The Changeling

We are back in Hollywood this week after a spate of gripping but depressing films. Like Bashir, Gomorra and Baader Meinhof, The Changeling is also a true story, but it is given the full Hollywood blockbuster treatment as befits a director of Clint Eastwood’s standing. He is carving a niche for himself in delivering beautifully directed, populist movies with a social conscience – Million Dollar Baby, Mystic River, Flags of our Fathers and Letters from Iwo Jima. The Changeling adds to this oeuvre and he has his eyes squarely set on Oscars.

This is the story of a mother’s search for her missing son. Christine Collins, played by Angelina Jolie as you have never seen her before, is a1920s vampy single mom with lips so ruby red they fill not only her face but the screen as well in all those lingering shots so loved by the director. She goes to work one day as a roller-skating supervisor at Pacific Bell (good historical scenes in themselves), and when she comes home, her beloved Walter is gone. 

The LAPD in the prohibition era of 1928 was a corrupt and politically motivated police force (plus ca change some might say) and deeply unpopular. When a missing child is found, Captain Jones, in charge of the half-hearted investigation, arranges a mother-son reunion, complete with press at the railway station to try and regain some moral high ground for the force. But shock horror, it’s not Walter. Accused of being in shock and denial, and a bad mother, Christine is blackmailed into taking the boy in. What follows is a teeth-grindingly irritating sequence of events with Christine pitted against the system which is deaf to her insistence – despite all the evidence – that this is not her son. This bureaucracy has a painful resonance to those of us who have battled at some stage or another with the likes of Camden Council, banks or power companies or, at another level the frustration one feels when looking at the horror of Zimbabwe and being absolutely powerless to do anything.

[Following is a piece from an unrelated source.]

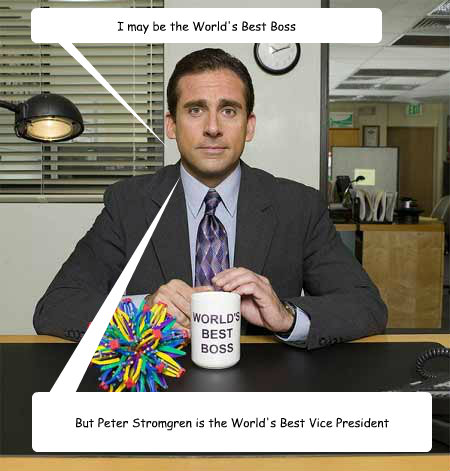 I may be the World's Best Boss But Peter Stromgren is the World's Best Vice President  michael scott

To her aid comes a knight in shining armour in the unlikely form of John Malkovitch, unrecognisable apart from his mellifluous voice, as Reverend Briegleb who is campaigning against the corruption in the LAPD. He takes up her case when the villainous Jones (odiously and convincingly played by Jeffrey Donavan as the big-for-his-boots but brainless official who makes all the rules) sections her in the local madhouse.

The arbitrary and sadistic incarceration of sane women at the whim of the police forms a parallel strand in the movie, one that Christine and Briegleb take up as part of their crusade to shame the LAPD into looking for Walter. You also get the sense that this ticks some of Eastwood’s boxes of politically correct causes.

There’s no bad cop without a good one – and true to form by chance the good one stumbles across a runaway boy who provides the key to the film’s gruesome and grizzly unravelling.

So all this sounds like another docudrama you say. Well, there are some massive differences, budget for one. The opening scenes of Los Angeles in 1928 are impressive – big pans of bustling street scenes, with trams, buses and cars of the period, teeming with people and complete with contemporary facades – as are the crowd scenes of the demonstrations outside the courthouse, all pure Hollywood in scale.

Then of course there is La Jolie herself who does not come cheap, but again is making a name for herself in serious films – most recently applauded as Daniel Pearl’s wife in A Mighty Heart (forget about voicing over Beowulf in between). And she is surprisingly good – not only to look at, immaculately dressed  and coiffed in period style throughout, not forgetting those lips – but also in the mad house scenes where she looks terrible and acts brilliantly; bringing to mind her early tour de force in Girl, Interrupted, also set in a mental hospital. The child actors also deserve praise in acting out some harrowing scenes.

One or two minor quibbles though. The film struggles to find an ending. Just when you think closure is achieved, there is more, and more, and more….And as a result the film is over-long, but nevertheless engrossing as a mystery should be. It is also strange that the fake Walter Collins plays that role without demur and, even when he is re-united with his mother, his behaviour throughout remains an enigma. And some of the characterisation is two-dimensional – all the goodies are good, and all the baddies are bad. Dramatic licence no doubt. These aside, it is always satisfying to feel a part of a victory of the little people over big bad brother.